Sulle spalle e sulle mani di Donnarumma, il Milan. Monumentale ancora una volta. Su Zaniolo, sul colpo di testa di Schick, su quello di Pellegrini. Ma anche sul gol, salvando su Musacchio. Insuperabile, ormai da diverse giornate. E’ un Gigio diverso. Più maturo, più centrato in campo. Merito di se stesso, merito dell’esperienza. Centocinquanta partite tra i professionisti, quarta stagione da titolare inamovibile del Milan e in Nazionale. A nemmeno 20 anni. Perchè va ricordato tutto di Gianluigi Donnarumma. Non soltanto gli errori - in campo e fuori - non soltanto lo stipendio. Ma soprattutto i numeri di questo ragazzo. Spaventosi, come le sue parate all’Olimpico. Sotto lo sguardo dell’amico Pepe.
Probabilmente l’altro protagonista del rilancio di Donnarumma. Fortemente voluto questa estate dalla dirigenza. Per sostituire Donnaruma? O anche per mettergli pressione, perché “Gigio deve dimostrare”. Cosa? “Quanti ne hai visti e quanti ne vedrai, di giocatori tristi che non hanno vinto mai. E adesso ridono dentro un bar”. Ecco, a ridere adesso è lui. Senza trionfalismi, senza alcuni eccessi di comunicazione, figli di un’età “dalle spalle strette”. In silenzio, rispondendo in campo. Grazie a quel Reina, amico, non nemico. Da cui deve “fare copia e incolla”, come dice Gattuso. Imparando, e bene, "da quei particolari con cui si giudica un giocatore".

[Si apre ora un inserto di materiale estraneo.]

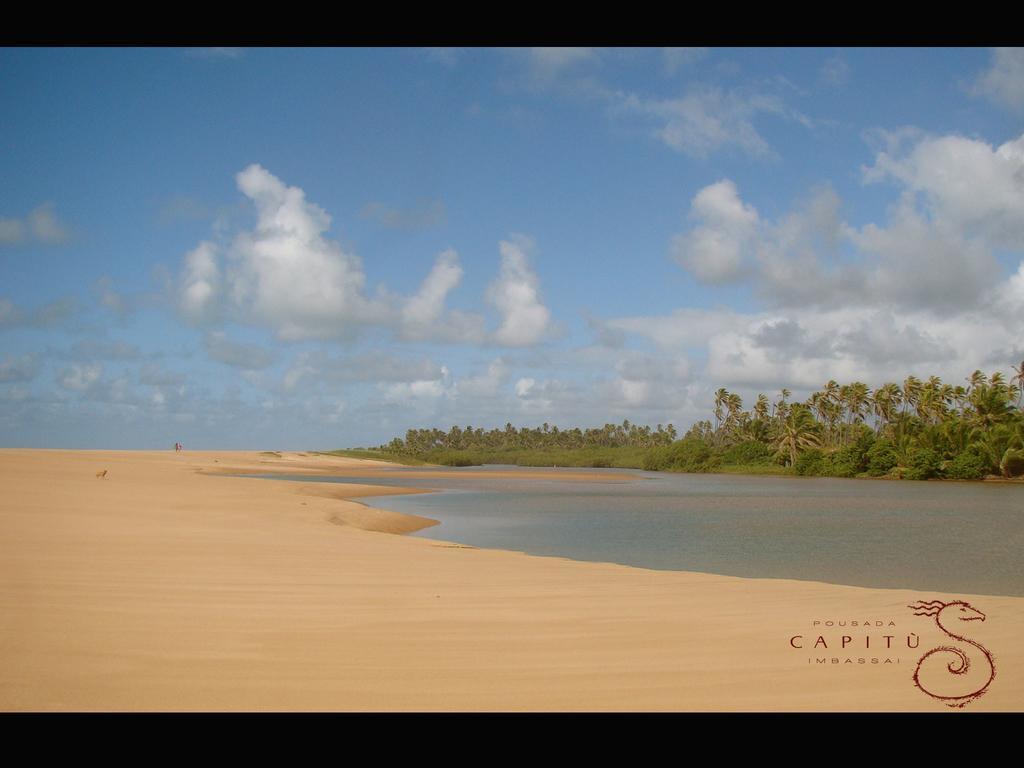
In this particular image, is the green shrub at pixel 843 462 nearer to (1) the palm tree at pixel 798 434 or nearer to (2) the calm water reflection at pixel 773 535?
(1) the palm tree at pixel 798 434

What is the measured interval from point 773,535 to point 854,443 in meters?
69.2

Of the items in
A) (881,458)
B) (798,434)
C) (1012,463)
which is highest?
(798,434)

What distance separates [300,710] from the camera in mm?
5078

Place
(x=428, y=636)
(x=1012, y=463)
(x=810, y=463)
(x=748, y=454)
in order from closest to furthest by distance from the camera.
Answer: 1. (x=428, y=636)
2. (x=1012, y=463)
3. (x=810, y=463)
4. (x=748, y=454)

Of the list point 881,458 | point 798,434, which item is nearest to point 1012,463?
point 881,458

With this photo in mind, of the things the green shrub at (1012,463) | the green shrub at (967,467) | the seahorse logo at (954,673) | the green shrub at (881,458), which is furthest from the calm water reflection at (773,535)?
the green shrub at (881,458)

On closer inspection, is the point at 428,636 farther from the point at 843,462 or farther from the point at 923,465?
the point at 843,462

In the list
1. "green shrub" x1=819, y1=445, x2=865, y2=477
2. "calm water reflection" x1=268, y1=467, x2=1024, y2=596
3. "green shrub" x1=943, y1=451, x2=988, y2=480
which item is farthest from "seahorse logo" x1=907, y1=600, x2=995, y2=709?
"green shrub" x1=819, y1=445, x2=865, y2=477

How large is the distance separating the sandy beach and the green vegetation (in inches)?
2780

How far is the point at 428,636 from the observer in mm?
7340

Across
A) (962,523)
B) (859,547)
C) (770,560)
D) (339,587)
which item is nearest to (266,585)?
(339,587)

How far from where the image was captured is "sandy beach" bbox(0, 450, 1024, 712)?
18.1 feet
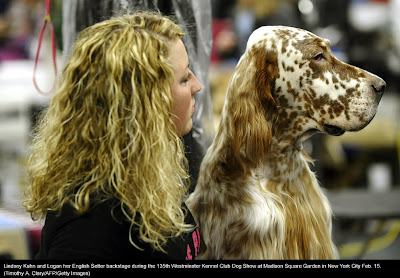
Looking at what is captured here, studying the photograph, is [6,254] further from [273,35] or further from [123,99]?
[273,35]

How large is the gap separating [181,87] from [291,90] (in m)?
0.35

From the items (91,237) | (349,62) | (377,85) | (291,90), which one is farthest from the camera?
→ (349,62)

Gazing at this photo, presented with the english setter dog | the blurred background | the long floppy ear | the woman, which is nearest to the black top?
the woman

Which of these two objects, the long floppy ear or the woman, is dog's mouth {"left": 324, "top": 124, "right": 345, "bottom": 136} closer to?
the long floppy ear

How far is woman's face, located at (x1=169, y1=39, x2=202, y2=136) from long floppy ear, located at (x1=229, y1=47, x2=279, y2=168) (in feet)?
0.48

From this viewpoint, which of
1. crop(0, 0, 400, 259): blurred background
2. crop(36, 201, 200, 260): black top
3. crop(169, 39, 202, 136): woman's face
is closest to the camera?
crop(36, 201, 200, 260): black top

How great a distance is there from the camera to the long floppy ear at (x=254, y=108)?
1757 mm

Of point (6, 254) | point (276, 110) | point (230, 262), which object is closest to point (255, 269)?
point (230, 262)

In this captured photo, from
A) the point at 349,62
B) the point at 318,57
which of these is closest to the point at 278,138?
the point at 318,57

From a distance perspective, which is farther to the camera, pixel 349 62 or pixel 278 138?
pixel 349 62

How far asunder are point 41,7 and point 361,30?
3.47 m

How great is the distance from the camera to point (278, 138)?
1844mm

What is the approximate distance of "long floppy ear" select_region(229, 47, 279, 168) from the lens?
5.76ft

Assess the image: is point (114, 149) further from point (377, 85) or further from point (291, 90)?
point (377, 85)
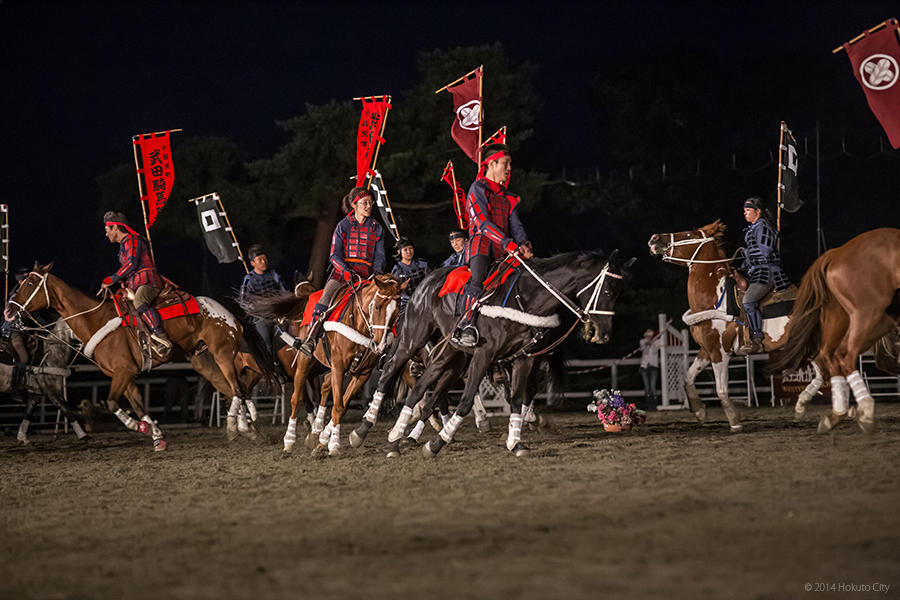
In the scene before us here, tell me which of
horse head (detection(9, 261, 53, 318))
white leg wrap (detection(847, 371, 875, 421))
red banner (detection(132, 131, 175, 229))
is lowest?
white leg wrap (detection(847, 371, 875, 421))

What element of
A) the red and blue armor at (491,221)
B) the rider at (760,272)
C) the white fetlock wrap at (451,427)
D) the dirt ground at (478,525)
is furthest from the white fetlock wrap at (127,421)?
the rider at (760,272)

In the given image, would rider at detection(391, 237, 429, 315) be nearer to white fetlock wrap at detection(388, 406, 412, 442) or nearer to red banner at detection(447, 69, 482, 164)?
red banner at detection(447, 69, 482, 164)

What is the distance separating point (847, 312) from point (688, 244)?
2988mm

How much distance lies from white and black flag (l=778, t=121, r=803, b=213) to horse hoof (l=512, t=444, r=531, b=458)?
7700 mm

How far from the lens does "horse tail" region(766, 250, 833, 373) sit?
9430 millimetres

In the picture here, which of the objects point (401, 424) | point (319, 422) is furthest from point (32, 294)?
point (401, 424)

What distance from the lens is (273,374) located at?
14.1 metres

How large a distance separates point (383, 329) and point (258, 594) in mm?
6449

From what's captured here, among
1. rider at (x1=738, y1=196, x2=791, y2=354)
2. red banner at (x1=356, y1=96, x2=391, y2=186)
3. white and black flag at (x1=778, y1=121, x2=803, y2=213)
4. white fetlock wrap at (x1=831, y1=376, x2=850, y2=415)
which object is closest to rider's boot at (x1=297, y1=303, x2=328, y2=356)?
rider at (x1=738, y1=196, x2=791, y2=354)

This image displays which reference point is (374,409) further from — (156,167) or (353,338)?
(156,167)

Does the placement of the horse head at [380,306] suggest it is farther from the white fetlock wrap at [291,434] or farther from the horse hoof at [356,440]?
the white fetlock wrap at [291,434]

“Prese un pallone che sembrava stregato accanto al piede rimaneva incollato. Entrò nell'area, tirò senza guardare ed il portiere lo lasció passare”, salvando ancora una volta la sua Roma. Terzo gol in cinque partite per Zaniolo. Diventato l’unica vera luce di una squadra che dopo sei mesi fatica ancora a trovare una sua identità. Quella che Nicolò ha trovato nella notte Madrid, quando “capì fin dal primo momento che l'allenatore sembrava contento e allora mise il cuore dentro alle scarpe e corse più veloce del vento”. Una corsa che non vede la fine. Da trequartista, da ala, da mezz'ala. Perché Nicolò si farà. Si è già fatto, prendendosi sulle spalle una Roma ancora convalescente.